A team of investigators led by a BBRF grantee reports that they have gained new insight into circuit-based mechanisms in the human brain that underlie habitual behaviors, specifically those involved in two eating disorders, binge-eating disorder (BED) and bulimia nervosa (BN).
In BN, there are recurring episodes of eating large amounts of food at one sitting with a sense of loss of control, usually coupled with efforts to purge. BED, in contrast, involves similar binge-eating episodes that are not paired with purging.
One of the mysteries posed by eating disorders as well as other disorders including substance-use disorders is why an individual will persist in behaviors that they know will hurt them. The answer is thought to involve, among other things, problems in circuitry underlying the formation of habits. Better understanding such circuitry provides a potential path toward new treatments.
Habits are formed through repeated associations between a rewarding behavior—say, the satisfaction of taking in nourishment—and contextual stimuli experienced or perceived at the time of the behavior—say, a feeling of hunger, or, quite different, the mere sight or thought of food. Eventually the “contextual stimuli” themselves become sufficient to drive the behavior, independent of the reward actually obtained. For this reason, behaviors that are habitual are resistant to changes in what happens as a result of engaging in the behavior. People will continue to smoke or take addictive drugs long after they learn of the likely damage being done to their health. Similarly, people with disorders involving binge eating and/or purging habitually engage in the behavior despite knowing their health is being adversely affected.
Casey H. Halpern, M.D., a 2016 BBRF Young Investigator at the University of Pennsylvania and the VA Medical Center, Philadelphia, and colleagues including Cara Bohon, Ph.D., a 2012 BBRF Young Investigator, began with the hypothesis that people with recurrent binge eating will have altered habit circuitry, compared with healthy controls. They used a combination of functional and structural neuroimaging methods to examine specific parts of the brain in a cohort of eating disorder patients, 21 with BED and 13 with BN. All were female.
The team, reporting in Science Translational Medicine, was inspired by an extensive literature based on experiments with animals—mainly rodents—that point to the brain’s striatum and its complex connectivity with different parts of the cortex as playing a key role in driving and regulating habitual behaviors. The striatum has many functions, prominent among which are processing rewards and bodily movements related to reward-seeking. Much of what happens in the striatum is regulated by dopamine signaling—which has been implicated in the acquisition of habits and the carrying out of habitual behaviors.

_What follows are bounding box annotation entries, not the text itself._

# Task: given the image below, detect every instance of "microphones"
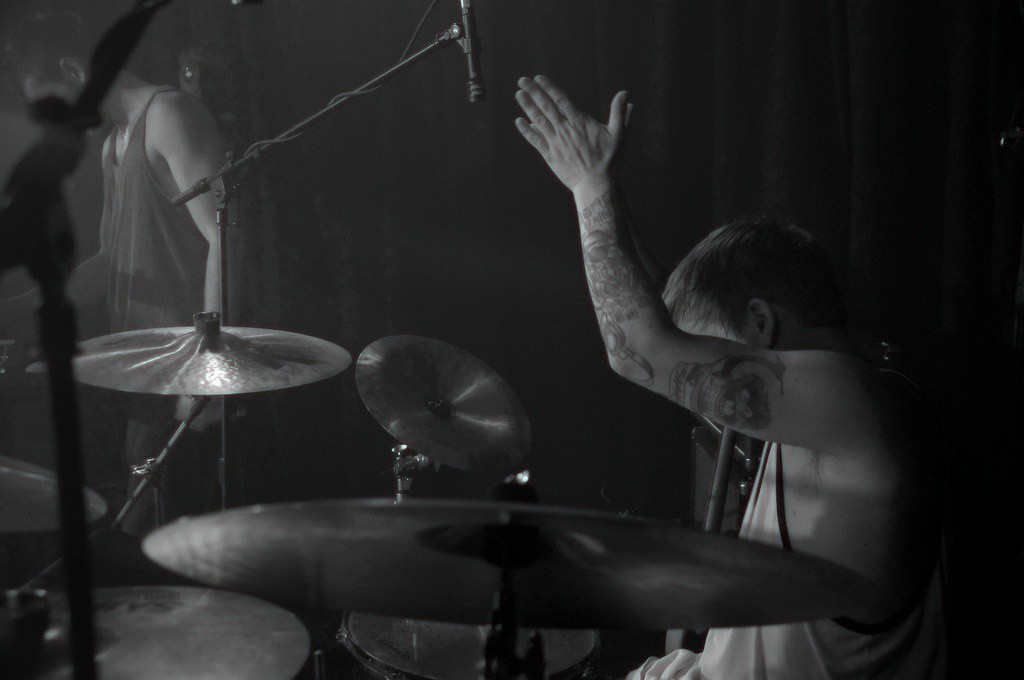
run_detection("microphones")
[460,0,486,103]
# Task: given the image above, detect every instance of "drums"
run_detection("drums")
[337,611,605,678]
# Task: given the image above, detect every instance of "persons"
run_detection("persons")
[15,9,243,539]
[515,76,945,680]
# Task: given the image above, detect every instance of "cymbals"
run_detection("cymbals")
[0,455,109,534]
[141,498,879,629]
[0,582,311,679]
[355,334,534,476]
[74,325,352,397]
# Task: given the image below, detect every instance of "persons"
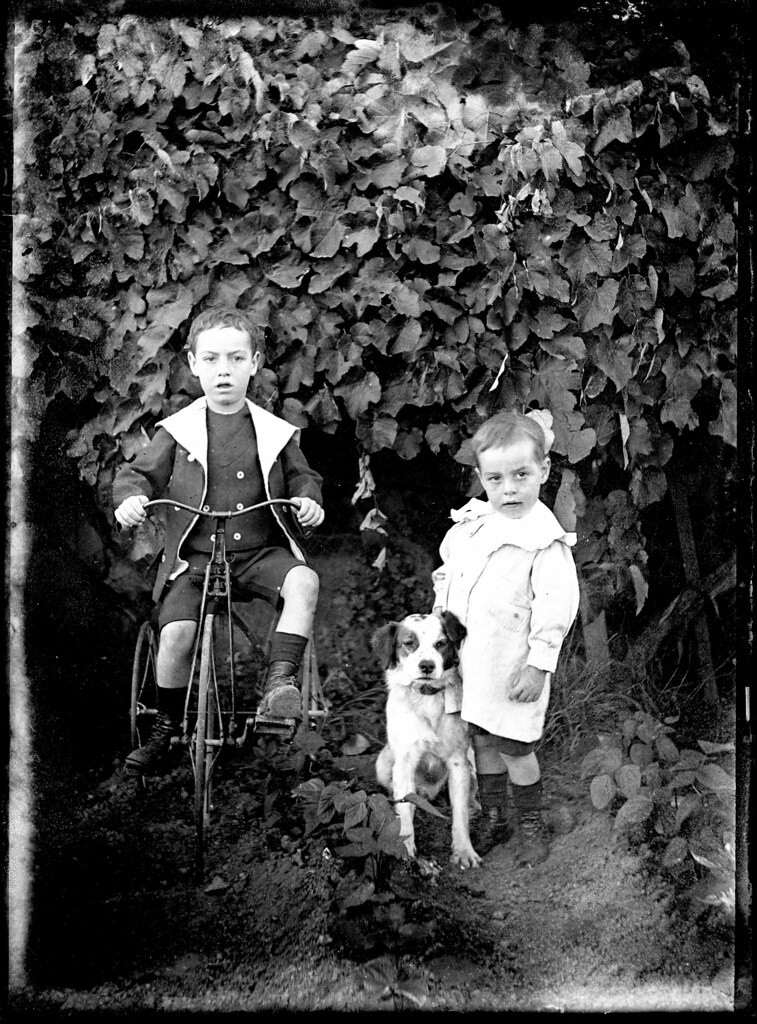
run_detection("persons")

Maladaptive behaviors—harmful to the individual—have been central in studies of addiction, and as Drs. Halpern, Bohon and colleagues note, recent evidence has suggested that habitual behavior may also be important in eating disorders. Specifically, “as eating becomes habit-driven, it may be influenced more by external food cues than by the individual’s feeling of satiety [fullness] or actual bodily needs.”
Part of the new study was designed to identify subregions of the human striatum that are most likely to be involved in habitual behavior. This yielded two regions, called the sensorimotor putamen and the associative caudate. Study of the imaging data from eating disorder patients revealed to the team that connectivity of the sensorimotor putamen was altered, both in BED and BN patients, and that the degree of alteration correlated with the severity of the disorder in individual cases.
The observed striatal connectivity alterations were also found to correlate with grey matter microstructure in the affected subregion and with dopamine signaling with the ventral portion of the striatum. The associative caudate subregion of the striatum, though involved in habitual behavior, was not found to exhibit alterations in connectivity in the same patients. “This suggests the sensorimotor putamen may be the key node for promoting habitual behaviors,” not just in BN and BED patients, but generally in human beings, the team said.
Binge eating in response to external cures, such as the sight of food, and “emotional eating,” which is a term for eating that is prompted by depressed mood or other emotional states, have previously been regarded as involving separate processes. The new study, however, provides evidence that both “may be conceptualized as habit-driven behaviors, i.e., related to habit circuitry, and that it is these which may drive the frequency of binge eating episodes.”
The evidence in this study did not indicate that habit circuitry involved in binge eating behaviors was also involved in “restrictive eating” behaviors, for example the restrictive type of anorexia nervosa, involving consistent restriction of food intake.
The team suggested that “future treatments involving modulation of circuitry-based mechanisms may potentially provide a means to treat habitual behaviors that underlie the treatment-resistant nature of many human psychiatric disorders, not limited to eating disorders.”